■ SOURCE PASSAGE ■
+--

Welcome to the fascinating—and occasionally terrifying—world of Open Source INTelligence (OSINT), an essential element in every cybersecurity toolkit. Whether you’re a cybersecurity aspirant, simply curious about intelligence collection and analysis in the digital world, or a parent interested in the children’s online safety, OSINT can be a useful tool. My aim is to give you a bit of history and help you navigate you through OSINT’s main foci and real-world applications, while offering insights on how protect yourself online.

A (Very) Brief History of OSINT

OSINT traces its origins back to the days when intelligence was gathered from newspapers, television and radio broadcasts, and other publicly-available sources. Historically, governments used OSINT to supplement their classified collection operations such as collecting and analyzing Electronic Signals (SIGINT) and soliciting otherwise publicly-unavailable intelligence information from Humans (HUMINT) with special access to that data.

The advent of the internet and the subsequent explosion of data generated daily have dramatically expanded the scope and importance of OSINT. It has transitioned from being a supplementary source of intelligence to a critical component of national security strategies, business intelligence efforts, and cybersecurity measures. The ability to gather, analyze, and interpret this openly available information is now a prized skill in the arsenal of cybersecurity, law enforcement, and intelligence professionals worldwide.

With the ubiquity of interconnected electronic devices, OSINT has come into its own as a powerful tool for the modern amateur spy. Today, OSINT encompasses a vast array of information available online—from public records to social media platforms to digital publications and datasets.

+--

■ Items listed in a dataset ■
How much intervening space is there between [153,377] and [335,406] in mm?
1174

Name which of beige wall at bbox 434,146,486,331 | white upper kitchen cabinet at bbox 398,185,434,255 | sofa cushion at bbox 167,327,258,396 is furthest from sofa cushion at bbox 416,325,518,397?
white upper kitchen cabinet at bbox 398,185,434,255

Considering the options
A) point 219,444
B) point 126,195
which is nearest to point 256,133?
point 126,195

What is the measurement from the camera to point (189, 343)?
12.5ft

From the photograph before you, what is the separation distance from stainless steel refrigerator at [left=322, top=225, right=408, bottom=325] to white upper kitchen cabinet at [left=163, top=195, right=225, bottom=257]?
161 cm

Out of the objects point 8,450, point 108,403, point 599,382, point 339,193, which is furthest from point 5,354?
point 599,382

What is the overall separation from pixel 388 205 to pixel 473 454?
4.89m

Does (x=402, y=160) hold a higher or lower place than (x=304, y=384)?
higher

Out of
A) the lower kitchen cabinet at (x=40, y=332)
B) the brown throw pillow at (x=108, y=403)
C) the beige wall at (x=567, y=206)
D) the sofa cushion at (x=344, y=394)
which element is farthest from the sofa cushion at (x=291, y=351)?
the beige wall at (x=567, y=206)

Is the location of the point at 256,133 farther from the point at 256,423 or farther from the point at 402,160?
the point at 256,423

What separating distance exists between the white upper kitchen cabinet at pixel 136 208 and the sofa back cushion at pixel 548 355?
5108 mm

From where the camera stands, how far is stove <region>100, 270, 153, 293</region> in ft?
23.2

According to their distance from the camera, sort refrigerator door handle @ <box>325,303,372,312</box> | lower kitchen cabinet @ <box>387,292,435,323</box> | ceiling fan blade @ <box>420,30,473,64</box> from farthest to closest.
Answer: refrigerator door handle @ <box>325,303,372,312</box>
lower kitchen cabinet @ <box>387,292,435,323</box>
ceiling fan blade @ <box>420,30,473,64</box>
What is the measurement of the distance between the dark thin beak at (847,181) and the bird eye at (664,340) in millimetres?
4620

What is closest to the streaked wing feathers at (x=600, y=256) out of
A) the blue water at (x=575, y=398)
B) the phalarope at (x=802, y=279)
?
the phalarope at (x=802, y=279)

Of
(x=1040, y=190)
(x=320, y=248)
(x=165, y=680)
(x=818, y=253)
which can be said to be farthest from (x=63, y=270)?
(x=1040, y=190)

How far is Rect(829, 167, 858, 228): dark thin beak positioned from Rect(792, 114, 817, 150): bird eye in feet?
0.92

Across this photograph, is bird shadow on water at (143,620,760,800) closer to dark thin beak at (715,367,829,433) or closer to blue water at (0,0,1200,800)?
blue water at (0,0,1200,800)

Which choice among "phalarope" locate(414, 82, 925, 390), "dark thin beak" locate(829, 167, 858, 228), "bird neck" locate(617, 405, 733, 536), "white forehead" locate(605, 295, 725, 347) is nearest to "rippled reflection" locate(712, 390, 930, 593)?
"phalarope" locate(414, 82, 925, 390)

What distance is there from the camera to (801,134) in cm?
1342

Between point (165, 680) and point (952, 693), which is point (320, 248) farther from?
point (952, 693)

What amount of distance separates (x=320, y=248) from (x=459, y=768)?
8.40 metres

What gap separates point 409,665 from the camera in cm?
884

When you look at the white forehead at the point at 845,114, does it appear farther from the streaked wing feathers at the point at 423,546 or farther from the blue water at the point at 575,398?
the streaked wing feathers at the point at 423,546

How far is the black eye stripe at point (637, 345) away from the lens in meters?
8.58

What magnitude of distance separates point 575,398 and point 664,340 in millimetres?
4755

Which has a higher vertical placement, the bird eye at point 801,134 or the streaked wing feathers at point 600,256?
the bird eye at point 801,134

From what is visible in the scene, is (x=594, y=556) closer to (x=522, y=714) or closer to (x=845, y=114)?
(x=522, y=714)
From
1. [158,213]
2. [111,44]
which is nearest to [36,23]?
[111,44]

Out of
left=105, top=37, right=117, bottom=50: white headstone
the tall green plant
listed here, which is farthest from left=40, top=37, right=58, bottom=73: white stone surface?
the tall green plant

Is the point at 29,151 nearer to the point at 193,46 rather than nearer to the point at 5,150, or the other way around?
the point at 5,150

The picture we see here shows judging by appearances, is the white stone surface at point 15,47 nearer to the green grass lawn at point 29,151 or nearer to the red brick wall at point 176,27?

+--

■ PROBLEMS TO WORK ON ■
1) For each statement below, state whether it agrees with the text on OSINT, and quote the exact words of that text that decide the matter. (a) Governments historically used OSINT to supplement their classified collection operations. (b) OSINT has remained a supplementary source of intelligence. (c) OSINT has its origins in intelligence gathered from newspapers, television and radio broadcasts.
2) Render this sentence from the text on OSINT into Spanish: "The advent of the internet and the subsequent explosion of data generated daily have dramatically expanded the scope and importance of OSINT."
3) Write what follows in the text on OSINT, picking up after its last sentence.

■ TASK-BY-TASK ANSWERS ■
1)
(a) Yes: "Historically, governments used OSINT to supplement their classified collection operations"
(b) No: "It has transitioned from being a supplementary source of intelligence to a critical component of national security strategies, business intelligence efforts, and cybersecurity measures."
(c) Yes: "OSINT traces its origins back to the days when intelligence was gathered from newspapers, television and radio broadcasts, and other publicly-available sources."

2) La llegada de internet y la posterior explosión de datos generados a diario han ampliado de forma drástica el alcance y la importancia de la OSINT.

3)
Major OSINT Sources

OSINT encompasses a wide range of sources. Let’s take a closer look at some of its main components:

Academic and Professional Publications

Research papers, dissertations, and industry reports often contain cutting-edge research and expert insights. They are an excellent resource for in-depth, authoritative information on everything from national defense, technology breakthroughs, and scientific research.

These are scholarly articles, research papers, dissertations, conference proceedings, and industry reports. They provide in-depth analysis, experimental results, and expert insights on a wide range of subjects. For instance, a cybersecurity researcher might use academic papers to stay updated on the latest findings in network security vulnerabilities. Professional publications like white papers from technology companies can reveal emerging trends and new technologies in the industry. Examples include journals like “Journal of Cybersecurity” or industry reports from companies like Gartner or IBM.

Commercial Data Sources

These sources encompass databases and services that compile and sell information, often used for business intelligence, market research, or customer profiling. For instance, data brokers like Experian or LexisNexis aggregate vast amounts of data on individuals, which can include consumer habits, credit histories, and even public records. For businesses, commercial datasets from providers like Bloomberg or Statista offer valuable insights into market trends, economic forecasts, and industry analyses.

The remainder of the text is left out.